Belgium museum displays Indian spiritual art

Belgium museum displays Indian spiritual art

Work provides solace to art aficionados at art fair

Belgium museum displays Indian spiritual art

Amid the confusion between traditional and modern art, a visitor’s mind seeks solace in the spiritual form. The works at the booth of Museum of Sacred Art (MOSA) from Belgium, at the ongoing India Art Fair at NSIC Exhibition Grounds, Delhi, is therefore of significance.

Though at present the museum is exhibiting only one of its shows “Forms of Devotion: The Spiritual in Indian Art,” it has a collection of 1,800 works on Indian spirituality that are ready to be exhibited once the museum is in place.

“We are working towards having a museum, but we have a gallery in Belgium where some of these works are exhibited,” says Martin Gurvich, director of MOSA.

What intrigues a visitor at this stall, more than the display of aesthetically beautiful artworks, is the reason why Gurvich decided to set up a museum of Indian spiritual art in the heart of Western Europe. 

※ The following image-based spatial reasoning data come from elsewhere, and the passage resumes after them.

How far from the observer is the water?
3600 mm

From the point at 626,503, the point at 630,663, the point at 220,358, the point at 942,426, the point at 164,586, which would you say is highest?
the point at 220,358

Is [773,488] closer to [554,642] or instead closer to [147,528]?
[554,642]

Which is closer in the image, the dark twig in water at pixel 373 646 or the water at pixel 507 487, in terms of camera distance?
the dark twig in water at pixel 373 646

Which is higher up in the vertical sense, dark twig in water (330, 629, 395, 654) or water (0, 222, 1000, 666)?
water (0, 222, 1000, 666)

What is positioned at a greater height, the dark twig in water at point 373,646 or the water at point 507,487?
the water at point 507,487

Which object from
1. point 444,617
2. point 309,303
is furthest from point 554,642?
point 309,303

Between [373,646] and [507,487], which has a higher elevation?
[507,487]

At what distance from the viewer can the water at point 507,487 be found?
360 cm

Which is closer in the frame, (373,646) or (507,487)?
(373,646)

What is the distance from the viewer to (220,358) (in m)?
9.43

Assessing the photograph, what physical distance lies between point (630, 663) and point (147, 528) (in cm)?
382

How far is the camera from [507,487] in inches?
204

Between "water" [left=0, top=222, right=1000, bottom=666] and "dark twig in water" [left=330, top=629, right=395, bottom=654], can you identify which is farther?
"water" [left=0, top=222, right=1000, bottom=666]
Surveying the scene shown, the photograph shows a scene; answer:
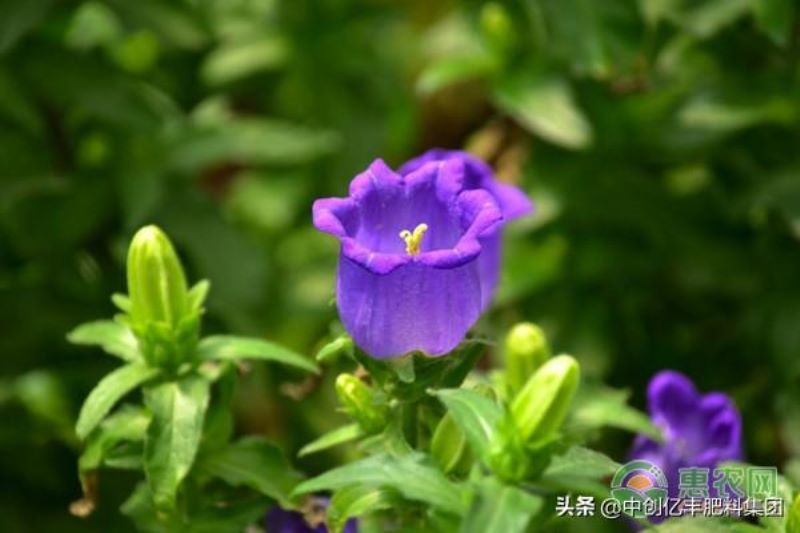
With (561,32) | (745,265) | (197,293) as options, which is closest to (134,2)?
(561,32)

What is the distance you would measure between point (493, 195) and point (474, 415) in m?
0.52

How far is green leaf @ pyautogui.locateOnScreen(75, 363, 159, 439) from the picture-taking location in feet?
4.86

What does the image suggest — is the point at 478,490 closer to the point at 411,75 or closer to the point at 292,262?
the point at 292,262

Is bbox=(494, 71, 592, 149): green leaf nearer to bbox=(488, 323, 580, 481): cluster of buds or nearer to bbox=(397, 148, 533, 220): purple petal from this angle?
bbox=(397, 148, 533, 220): purple petal

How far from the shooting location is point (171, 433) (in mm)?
1512

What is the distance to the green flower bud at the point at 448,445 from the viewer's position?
1459 millimetres

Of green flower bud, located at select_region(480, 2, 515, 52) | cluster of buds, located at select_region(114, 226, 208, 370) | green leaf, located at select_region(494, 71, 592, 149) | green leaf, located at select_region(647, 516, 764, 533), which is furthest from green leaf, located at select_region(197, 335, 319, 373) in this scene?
green flower bud, located at select_region(480, 2, 515, 52)

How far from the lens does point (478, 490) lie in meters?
1.28

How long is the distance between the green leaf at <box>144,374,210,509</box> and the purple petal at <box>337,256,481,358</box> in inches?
9.2

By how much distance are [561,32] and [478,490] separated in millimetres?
1163

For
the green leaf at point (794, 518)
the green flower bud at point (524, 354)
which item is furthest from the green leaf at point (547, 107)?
the green leaf at point (794, 518)

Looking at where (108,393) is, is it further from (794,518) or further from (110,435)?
(794,518)

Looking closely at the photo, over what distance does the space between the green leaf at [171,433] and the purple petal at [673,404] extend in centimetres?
63

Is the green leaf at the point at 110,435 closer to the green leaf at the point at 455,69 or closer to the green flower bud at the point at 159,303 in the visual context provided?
the green flower bud at the point at 159,303
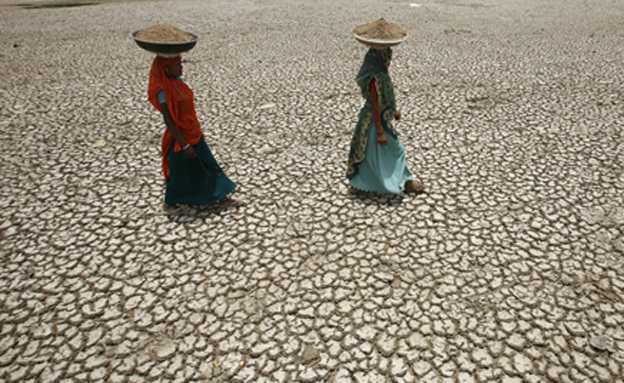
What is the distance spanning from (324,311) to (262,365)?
0.63 m

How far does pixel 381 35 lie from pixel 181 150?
210cm

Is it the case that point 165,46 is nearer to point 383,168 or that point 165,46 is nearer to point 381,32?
point 381,32

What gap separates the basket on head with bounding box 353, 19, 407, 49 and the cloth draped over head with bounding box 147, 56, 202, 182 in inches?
65.1

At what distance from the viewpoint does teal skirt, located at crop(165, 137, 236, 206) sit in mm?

“Since my father was an artist, I could connect to art in my childhood but never got a spiritual atmosphere at home. I was 19 years old when I became interested in spirituality, and Buddhism and Hinduism attracted me,” says Gurvich, who is today a follower of Gaudiya/Chaitanya Vaishnav tradition, prominent in West Bengal and Odisha.

It didn’t take him long to connect with the spiritual in visual art and he started researching on the same. The director said: “In 2007, we decided to work on a small art project with the theme of Hindu traditional art. The first piece that I bought was a miniature devotional piece by renowned artist B G Sharma from Rajasthan.” 

He soon met curator Sushma K Bahl who further helped him increase his collection for the museum. “We have a community collective in Belgium, of which the gallery is a part. Around 50,000 people from across the world, including a lot of Indians, visit the gallery every year,” he says as one looks at MOSA’s website pictures and finds their gallery as a look-alike of a Lord Krishna temple.

“In India, fairly smaller number of people visit art shows as compared to Europe. It is through spirituality that we want to heighten the interest of people in art here,” he added, hinting about the exhibition of 350 works that his community is planning to bring to Lalit Kala Akademy in March this year.